■ WHAT YOU HAVE TO DO ■
Up to and including the line with "Piso de 75 m² en Ferrol", write out the listing from its first line, minus the pictures.

■ THE DATA ■
□ □ □ □
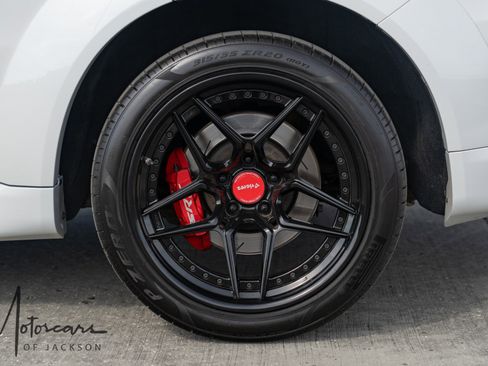 Used 2021 Dodge Durango SRT Hellcat w/ Premium Interior Group image 37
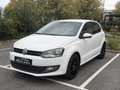 Volkswagen Polo Polo 1.4i Comfortline//garantie 12 mois Blanc - thumbnail 1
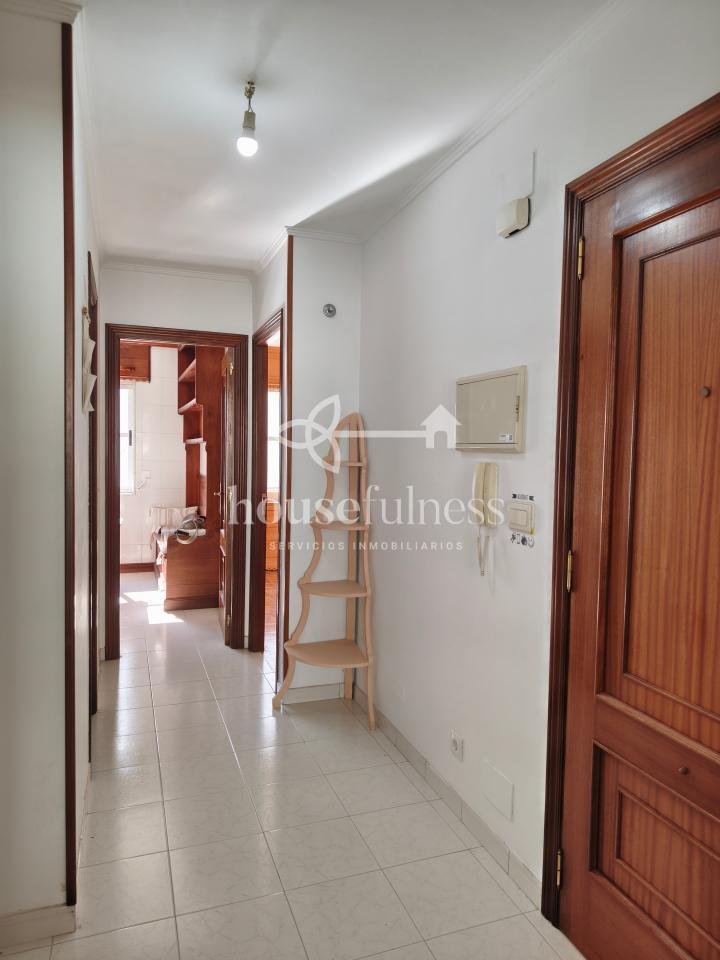 Piso de 75 m² en Ferrol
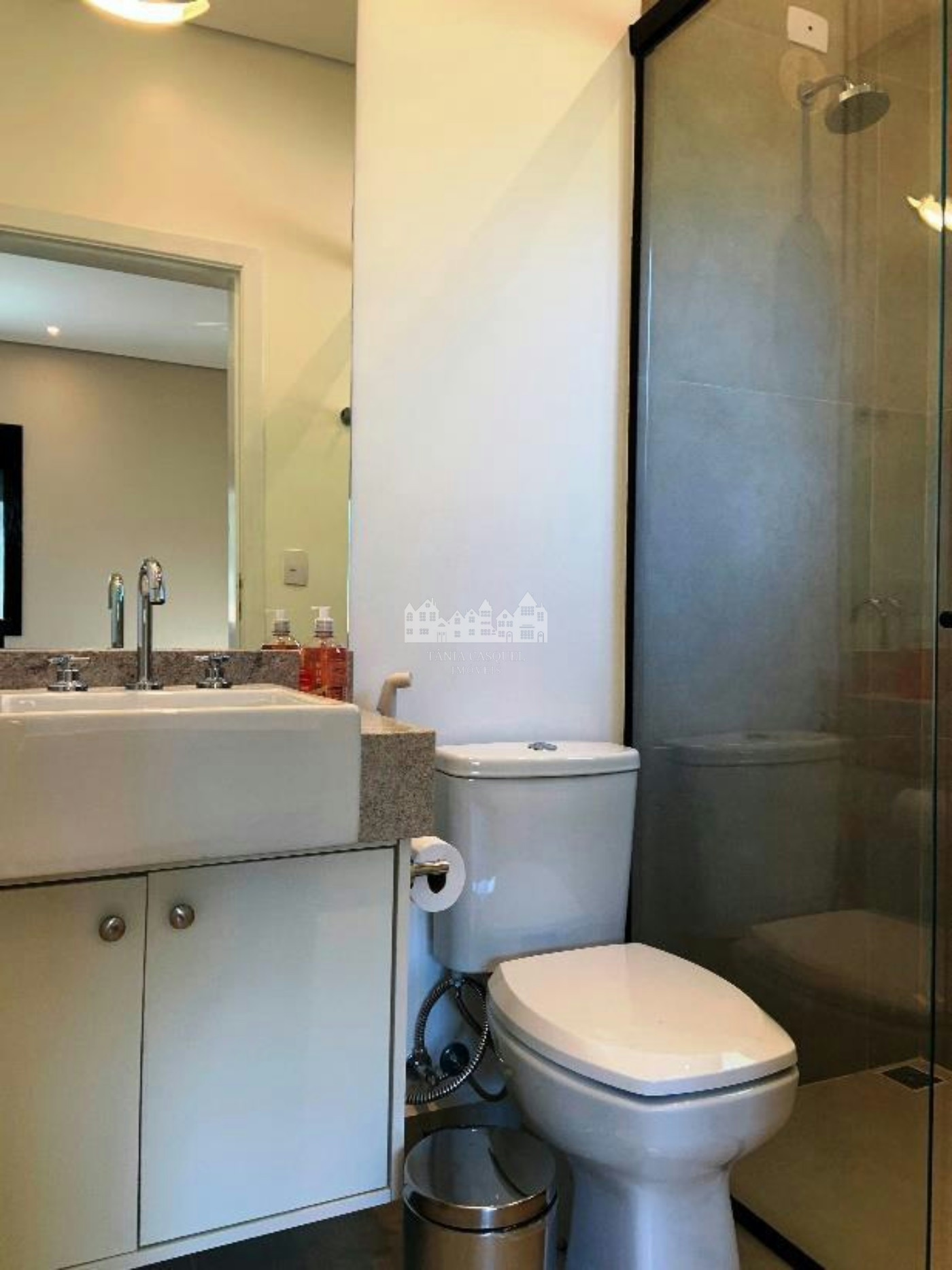 Casa à venda ou para alugar com 3 suítes no condomínio Estância Parque Atibaia, Atibaia - SP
□ □ □ □
■ ANSWER TO THIS TASK ■
 Used 2021 Dodge Durango SRT Hellcat w/ Premium Interior Group image 37
 Volkswagen Polo Polo 1.4i Comfortline//garantie 12 mois Blanc - thumbnail 1
 Piso de 75 m² en Ferrol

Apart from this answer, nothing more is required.